My husband and I met as teachers in Atlanta, and while I left the classroom several years ago, he has been a high school administrator for the last six years. We learned quickly that this roller coaster isn’t just for first-year teachers. We are mindful of this cycle and do our best to respond to the inevitable peaks and valleys of the year—finding hope and renewal in early August, crashing into the fall, and coming alive again with the promise of spring.
It’s barely adequate to say that COVID and its variants have laughed heartily in the face of our attempts to conquer the calendar. It’s the hardest time of our lives. January usually begins the emotional upswing, but this year we were greeted by news of omicron and a wave of teacher absences, followed by predictions that “The Great Resignation” will soon hit our schools. Evidence abounds that this is a hard moment, from an announcement out of Texas that nine superintendents in one region are departing, to news from New Mexico that due to a lack of available educators, the governor would be jumping in to serve as a substitute teacher, to reports nationwide of hundreds of schools closing for days.
Those of us who’ve been educators know that some level of staff movement is normal every year, and that it’s natural for up to half of teachers to consider other work or to experience long vacancies to fill critical teaching positions. We have faced national teaching shortages before. In many ways, this turbulence isn’t profoundly new to many schools. It’s part of the cycle. That got me thinking: What are the root and systemic causes that make this moment feel almost predictable? In what ways does the very design of the teacher role encourage crisis and what immediate to long-term solutions can we activate?
As head of learning at Transcend, a nonprofit that works to reimagine school design, I recently convened over 150 members of the Transcend Design Community, which brings together educators, school and systems leaders, academics, innovators and others thinking about education, in a shared space for collaboration and knowledge sharing. We asked: What can schools do in the immediate, mid-range, and long-term to reimagine adult roles and teacher capacity?
I have been floored by the response—such urgency, such depth of creativity, such generative thinking. Educators know what they need, administrators have wildly creative solutions and parents want to play a role.
As my team and I stepped back to make-meaning from all we’ve heard, we realized that there are three kinds of approaches arising:
- Triage: In many places we must stop the bleeding. That means holding onto great educators by understanding what’s immediately important, and working to solve those problems quickly. One of my favorite ideas is flexible Friday scheduling, which can range from rotating Fridays off, to half-days, to virtual Friday tutoring in small groups.
- Tinker: These kinds of solutions are more mid-range, and involve building new solutions, testing them, learning and iterating again. One great example would be to implement a portfolio approach in which teams of teachers oversee students and divide content and pedagogical responsibilities based on expertise. This could mean that a teacher who is strong at direct instruction or one who creates amazing hands-on experiences can specialize, creating a far more flexible profession.
- Transform: These are longer-range solutions that school systems might consider in order to fundamentally redesign the educator role. These solutions aren’t ones that are ready-made overnight. A promising idea some school districts are testing is deepening community connections with nonprofits, museums, community centers and expanding the walls of school to include internship learning so that learning can truly happen anytime, anywhere alleviating the weighty burden on teachers to be the masters of every domain.

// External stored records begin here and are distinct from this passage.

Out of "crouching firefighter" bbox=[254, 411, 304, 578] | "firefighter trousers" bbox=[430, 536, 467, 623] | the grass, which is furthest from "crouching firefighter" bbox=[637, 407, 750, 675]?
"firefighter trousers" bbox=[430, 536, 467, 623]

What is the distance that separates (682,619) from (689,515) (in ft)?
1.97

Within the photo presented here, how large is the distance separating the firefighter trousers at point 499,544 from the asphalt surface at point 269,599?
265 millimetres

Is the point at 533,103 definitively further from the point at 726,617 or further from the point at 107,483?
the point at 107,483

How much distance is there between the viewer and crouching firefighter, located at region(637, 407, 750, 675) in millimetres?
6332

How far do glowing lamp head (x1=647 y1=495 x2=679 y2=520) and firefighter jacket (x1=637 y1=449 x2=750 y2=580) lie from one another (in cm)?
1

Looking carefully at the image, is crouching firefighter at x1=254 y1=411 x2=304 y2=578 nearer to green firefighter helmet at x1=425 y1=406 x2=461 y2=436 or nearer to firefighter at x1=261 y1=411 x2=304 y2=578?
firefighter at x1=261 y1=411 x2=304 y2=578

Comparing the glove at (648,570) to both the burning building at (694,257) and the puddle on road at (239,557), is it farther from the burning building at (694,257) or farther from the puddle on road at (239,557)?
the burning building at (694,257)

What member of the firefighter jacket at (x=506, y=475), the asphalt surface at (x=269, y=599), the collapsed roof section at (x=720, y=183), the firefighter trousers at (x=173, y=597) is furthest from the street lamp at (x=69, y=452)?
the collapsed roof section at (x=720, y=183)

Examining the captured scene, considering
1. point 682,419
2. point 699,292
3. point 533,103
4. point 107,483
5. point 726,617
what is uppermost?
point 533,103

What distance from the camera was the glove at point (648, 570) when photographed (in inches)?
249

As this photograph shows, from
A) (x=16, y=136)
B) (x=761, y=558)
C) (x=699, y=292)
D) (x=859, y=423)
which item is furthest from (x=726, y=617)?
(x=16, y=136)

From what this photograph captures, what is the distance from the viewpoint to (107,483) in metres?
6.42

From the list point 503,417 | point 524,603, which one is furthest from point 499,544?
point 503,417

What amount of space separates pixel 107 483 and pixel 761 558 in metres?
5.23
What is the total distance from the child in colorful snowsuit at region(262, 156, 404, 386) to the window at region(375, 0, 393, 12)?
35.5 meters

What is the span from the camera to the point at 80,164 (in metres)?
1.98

This is just a starting point, and it’s clear that the best innovations and ideas are born from those in schools right now. We are working to generate practical solutions to staffing issues that reflect the systemic issues at the heart of the educator role. In the meantime, we’ve developed a sandbox where we are keeping all the ideas we’re hearing from our community and beyond. (Feel free to leave your own comments.)
Let’s not only bemoan this problem, let’s work together to solve it.